--- TASK ---
Every record that follows should be written out word for word; the pictures stay out.

--- Saved entries ---
/---

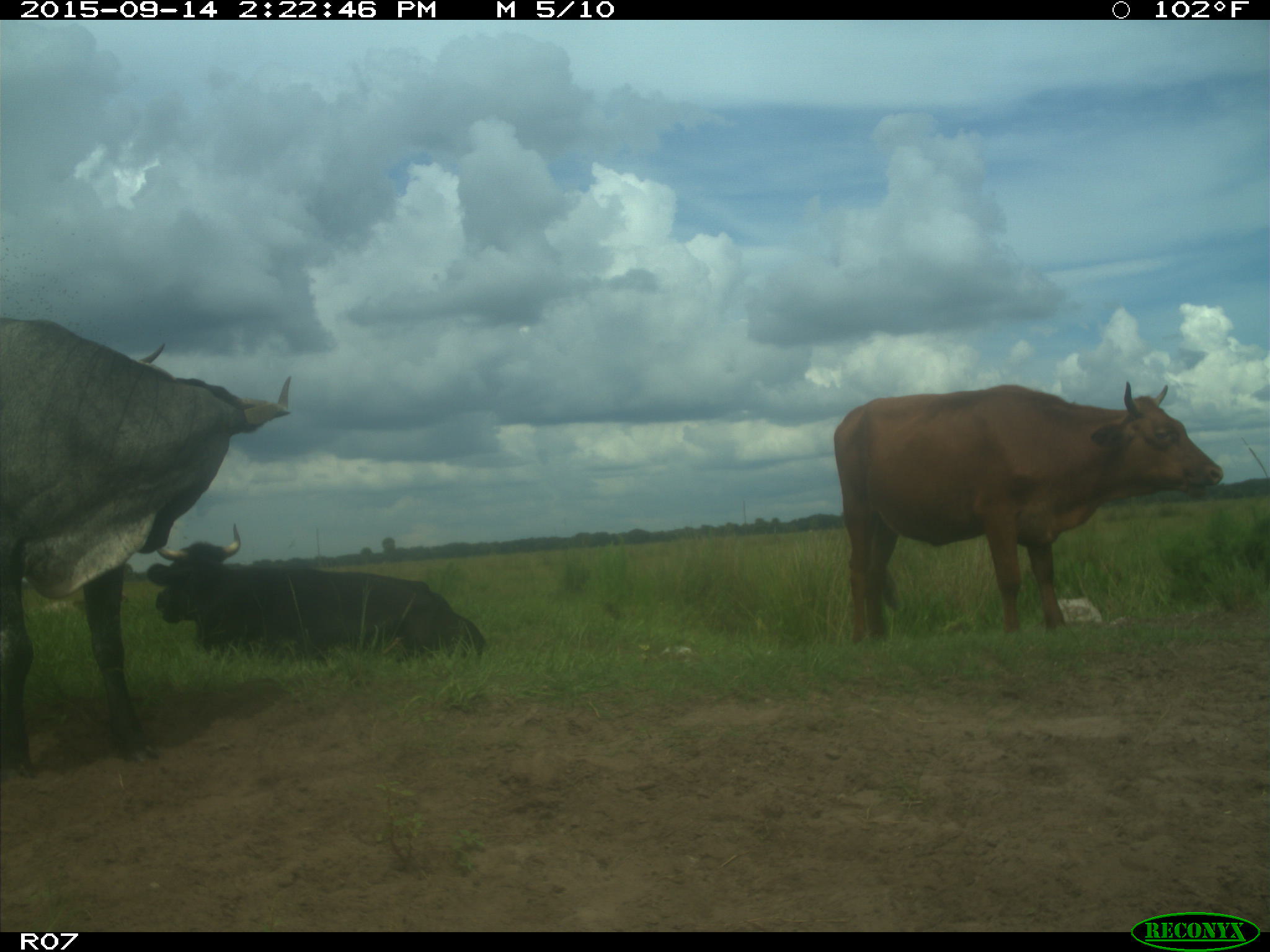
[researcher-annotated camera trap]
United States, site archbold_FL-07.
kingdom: Animalia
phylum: Chordata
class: Mammalia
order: Artiodactyla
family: Bovidae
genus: Bos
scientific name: Bos taurus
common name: domestic cow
Bos taurus (domestic cow).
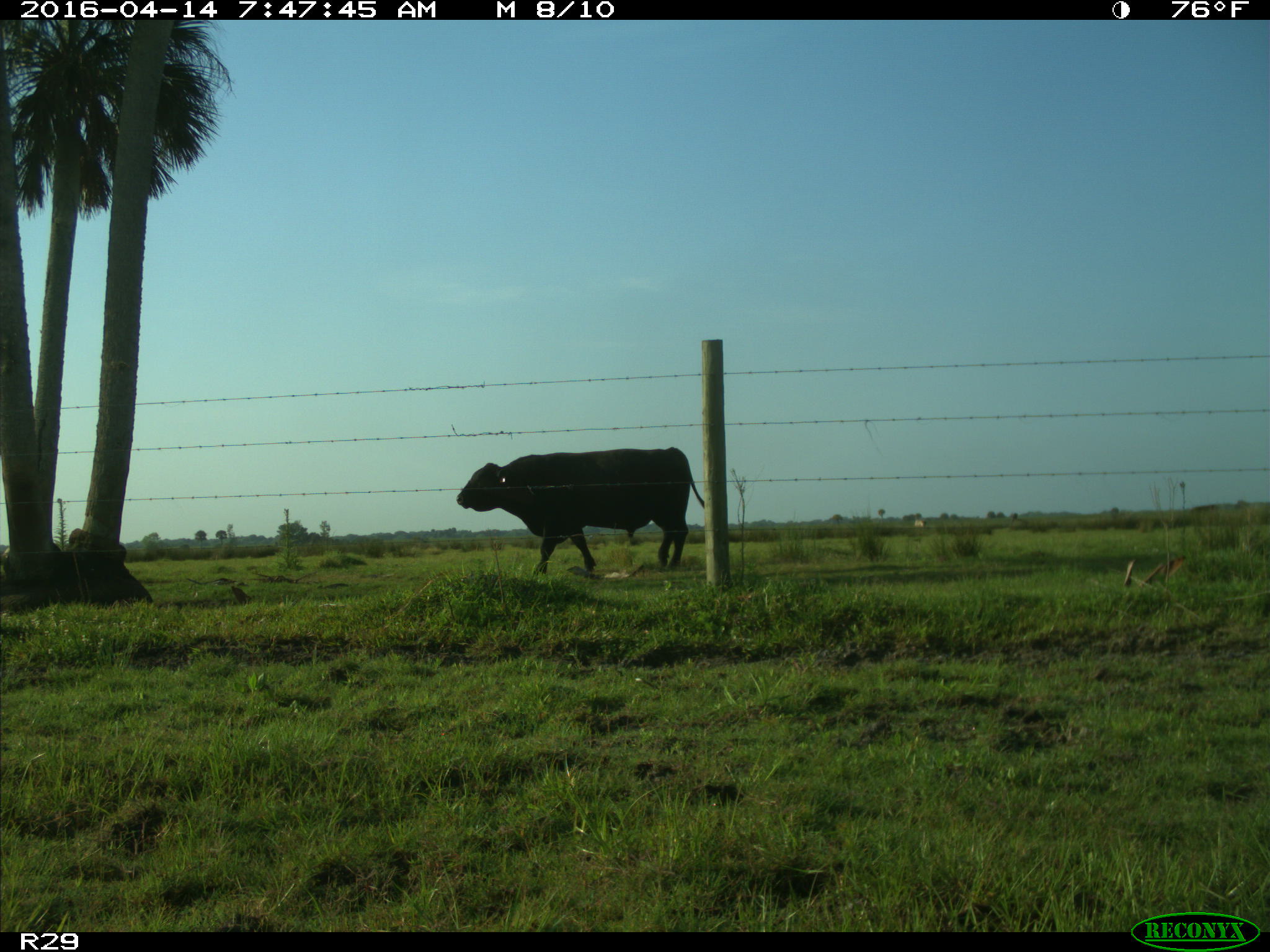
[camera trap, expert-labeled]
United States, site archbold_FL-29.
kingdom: Animalia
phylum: Chordata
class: Mammalia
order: Artiodactyla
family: Bovidae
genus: Bos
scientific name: Bos taurus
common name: domestic cow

\---

--- RESPONSE TO THE TASK ---
[researcher-annotated camera trap]
United States, site archbold_FL-07.
kingdom: Animalia
phylum: Chordata
class: Mammalia
order: Artiodactyla
family: Bovidae
genus: Bos
scientific name: Bos taurus
common name: domestic cow
Bos taurus (domestic cow).
[camera trap, expert-labeled]
United States, site archbold_FL-29.
kingdom: Animalia
phylum: Chordata
class: Mammalia
order: Artiodactyla
family: Bovidae
genus: Bos
scientific name: Bos taurus
common name: domestic cow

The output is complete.